1960 - Montreal

My father is carrying heavy, worn boxes of dishes, pots, pans and silverware back and forth from some deep back room closet in our flat. Both of my grandmothers and my mother are battling for their territory in the kitchen. An enormous silver thing gets clamped onto the counter top that morphs fish into gefilte fish in one grind. “Don’t get near it, you’ll hurt yourself!”

Not to worry.

The smell of Bon Ami and Mr. Clean mingle with the heady smells of chicken soup simmering, chicken livers broiling, brisket roasting and carp with lots of garlic baking in the oven. 

Newspapers are everywhere, covering freshly waxed floors and wooden boards cover the counters.

“Don’t even think of opening that cabinet!” (How did she know?)

A mysterious pot on a foil-lined shelf in the fridge covered with a lid and a towel.

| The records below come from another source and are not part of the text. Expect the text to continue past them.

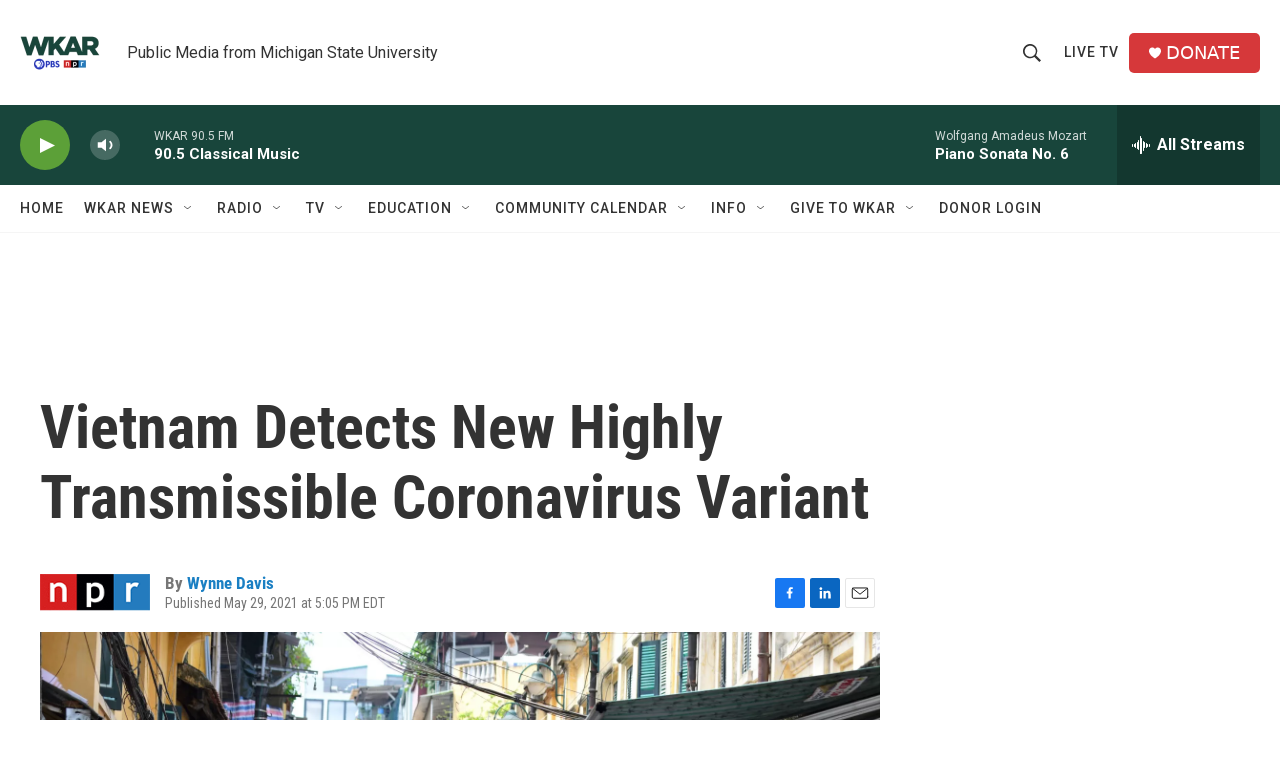

--- FILE ---
content_type: text/html; charset=utf-8
request_url: https://www.google.com/recaptcha/api2/aframe
body_size: 268
content:
<!DOCTYPE HTML><html><head><meta http-equiv="content-type" content="text/html; charset=UTF-8"></head><body><script nonce="r672wGXR4iX4MAngtqX_zw">/** Anti-fraud and anti-abuse applications only. See google.com/recaptcha */ try{var clients={'sodar':'https://pagead2.googlesyndication.com/pagead/sodar?'};window.addEventListener("message",function(a){try{if(a.source===window.parent){var b=JSON.parse(a.data);var c=clients[b['id']];if(c){var d=document.createElement('img');d.src=c+b['params']+'&rc='+(localStorage.getItem("rc::a")?sessionStorage.getItem("rc::b"):"");window.document.body.appendChild(d);sessionStorage.setItem("rc::e",parseInt(sessionStorage.getItem("rc::e")||0)+1);localStorage.setItem("rc::h",'1769045841290');}}}catch(b){}});window.parent.postMessage("_grecaptcha_ready", "*");}catch(b){}</script></body></html>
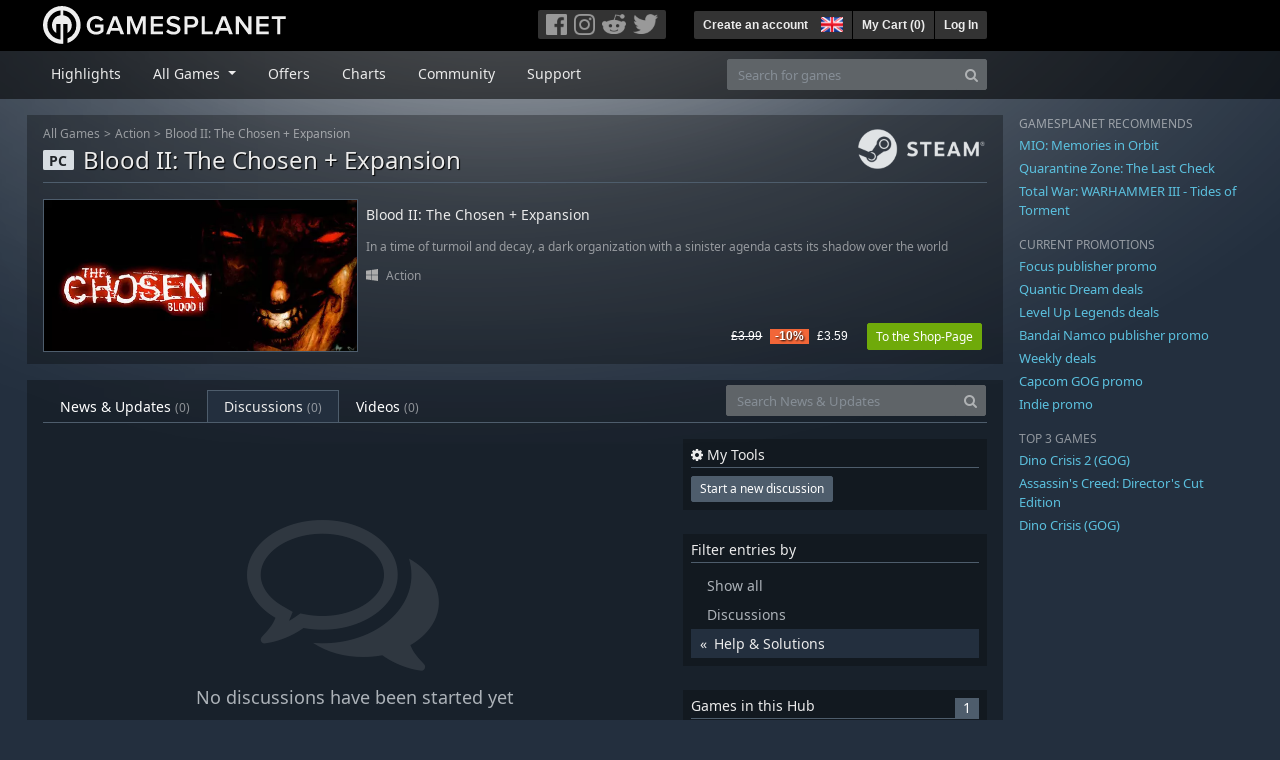

--- FILE ---
content_type: image/svg+xml
request_url: https://gpstatic.com/assets/asus_ac/rognav-84201a7f7f1a4d8b9eaca0855a59d990076c9dac870d38f0f89cc3718fe92ad5.svg
body_size: 843
content:
<svg id="圖層_1" data-name="圖層 1" xmlns="http://www.w3.org/2000/svg" viewBox="0 0 98 19"><defs><style>.cls-1{fill:#ea0029;}</style></defs><title>rog-logo-98x19-03</title><path class="cls-1" d="M0,8.46H0A17.58,17.58,0,0,0,1.88,12.2c.88,1.14,4.45,2,5,2.15l.06,0h0C4.63,12.77,0,8.46,0,8.46Z"/><path class="cls-1" d="M9.83,15c-.32-.61.08-1.43,2.71-3.37,2.38-1.77,11-9,19.15-10.9A24.62,24.62,0,0,0,21.25,2c-2.19.68-5.41,3.75-11.31,9.53-.81.44-3.68-1.21-5.34-2,0,0,2.75,4.35,3.71,5.66a11.92,11.92,0,0,0,4.19,3.2l0,0A22.35,22.35,0,0,1,9.83,15Z"/><polygon class="cls-1" points="62.69 3.77 61.19 3.77 61.19 8.11 58.47 8.11 58.47 3.77 56.96 3.77 56.96 8.86 62.69 8.86 62.69 3.77"/><polygon class="cls-1" points="74.94 8.09 71.26 8.09 71.26 3.78 69.75 3.78 69.75 8.85 74.25 8.85 74.94 8.09"/><rect class="cls-1" x="75.54" y="3.78" width="1.52" height="5.09"/><polygon class="cls-1" points="93.94 4.52 97.31 4.52 98 3.78 92.43 3.78 92.43 8.84 93.94 8.84 93.94 6.36 97.19 6.36 97.82 5.61 93.94 5.6 93.94 4.52"/><path class="cls-1" d="M52.24,7.21h4.08v-3A.39.39,0,0,0,56,3.77H50.72V8.83h1.52Zm0-2.69h2.45s.13,0,.13.22V6.46H52.23Z"/><path class="cls-1" d="M68.93,5.71h-.44V4.23c0-.28-.15-.47-.37-.47H63.37V8.83h5.56ZM67.41,8.08H64.88V6.46h2.53Zm0-2.38H64.88V4.52h2.4c.13,0,.13.19.13.22Z"/><polygon class="cls-1" points="45.87 8.08 45.87 6.69 49.7 6.69 49.7 5.89 45.87 5.89 45.87 4.51 49.27 4.51 50.03 3.77 44.37 3.77 44.37 8.83 50.03 8.83 49.27 8.08 45.87 8.08"/><polygon class="cls-1" points="79.4 4.52 82.8 4.52 83.56 3.77 77.88 3.77 77.88 8.83 82.81 8.83 83.57 8.08 79.4 8.08 79.4 4.52"/><polygon class="cls-1" points="75.44 12.44 76.11 11.68 70.32 11.68 70.32 14.45 74.5 14.45 74.5 15.97 70.13 15.97 71.07 16.76 76.02 16.76 76.02 13.69 71.84 13.69 71.84 12.44 75.44 12.44"/><path class="cls-1" d="M49.3,11.69H43.91v5.08h1.53V14.6h2.71v2.16h1.51V12.15C49.66,11.93,49.52,11.69,49.3,11.69Zm-1.19,2.15H45.46v-1.4H48c.13,0,.14.17.14.22Z"/><polygon class="cls-1" points="58.92 16.02 58.92 14.62 62.77 14.62 62.77 13.81 58.92 13.81 58.92 12.44 62.33 12.44 63.1 11.68 57.4 11.68 57.4 16.77 63.1 16.77 62.33 16.02 58.92 16.02"/><polygon class="cls-1" points="42.34 12.47 43.15 11.68 37.16 11.68 37.16 16.76 42.93 16.76 42.93 13.99 41.41 13.99 41.41 16 38.69 16 38.69 12.47 42.34 12.47"/><polygon class="cls-1" points="50.49 11.68 50.49 16.78 52.02 16.78 52.02 13.87 53.53 14.89 55.03 13.87 55.03 16.78 56.56 16.78 56.56 11.68 53.53 13.72 50.49 11.68"/><path class="cls-1" d="M69.46,14.58V12.15c0-.22-.14-.47-.36-.47H63.63v5.07h1.54V12.43h2.67c.12,0,.13.17.13.22v1h-2.5l2.74,3.11H70l-1.91-2.17Z"/><path class="cls-1" d="M43.46,7.35V4.24c0-.22,0-.48-.3-.48h-6V7.31L38.74,9V4.52h2.89c.19,0,.24.08.24.26V6.4H39.31l4.16,4.37V9.06L41.89,7.35Z"/><path class="cls-1" d="M91.18,3.77H86.06V7.44l1.23,1.4h4.25V4.17A.38.38,0,0,0,91.18,3.77ZM90,8.09h-1.6l-.84-1V4.53H90Z"/><path class="cls-1" d="M24.84,6c-5.19,2.48-13.95,8.72-13.95,8.72a9.15,9.15,0,0,0,1.19.67c4.24,1.86,10.42,3,11.63,2.6C27,16.9,30.61,10,31.76,6.8c0,0-3.42,1.37-6.89,3C22,11.15,20.21,12,19.38,12.44l-.58.29,8.08-2.44,0,.08c-.27.6-2.33,5.06-5,5.58-2.82.57-7.83-1.41-7.84-1.41.42-.32,5.63-4.23,18-9.27h0a2.48,2.48,0,0,0,1-1.67A25.41,25.41,0,0,0,24.84,6Z"/></svg>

I’m home from school watching the chaos of my family get ready for Passover and I am clearly in the way. 

I am bored.

I have already broken in my new Pesach patent leather shoes with the strap that goes in the front and can swivel to the back so when my mother isn’t looking I can look more sophisticated. I have already eaten an entire box of Horowitz-Margareten chocolate covered matzah secretly in my bedroom and Pesach hasn’t even begun - wait till they find out. I have already finished my library books that were supposed to last for eight days. My mother wants me to clean chometz out of my room and I am not interested.

I need to know everything.

I open the refrigerator and lift the lid and see this horrible stuff.

I shriek, drop the lid on the floor and my Bubby comes running with that worried, irritated, what have you gotten into now look on her face.

“What is this?!” I holler in English. “Lingen un layber” she answers in Yiddish….like I am foolish. “What are you doing with lungs and liver?” 

She explains that once they’re all broiled, chopped up, sautéed with onions and garlic this is what goes inside the Pesach knishes.  I am traumatized and vow to her that I will never eat another Pesach knish. Bubby looks like I’ve injured her personally.

Soon the house will be gleaming, aunts and cousins will arrive in dresses bought for yontif bearing flowers, wine and family gossip. The men return from shul, they look longingly at the radio wondering what the score is in the Stanley Cup playoffs. The table is set with the same yellow and red Haggadah (which I learn years later is simultaneously being read even in The United States!). I ask my grandparents how they ever knew when yontif began if they had no bank calendar in Rumania and Poland. They shrug “we just knew.”

The sun sets, the familiar sets in, dusted up from a year ago, carefully taken out of a treasured place. The songs and tunes we all know, the usual fight about who’s the youngest - it’s always my sister, the contest about whose horseradish is stronger, the chance for my Zaideh [the foreman in a paper box company] to shine…and for my Bubby to occasionally correct him. She can’t help it.

Maror..koraych…shulchan oraych…then we eat. 

My vow I made is long forgotten - Pesach knishes are part of the whole experience, but I still close my eyes while eating them.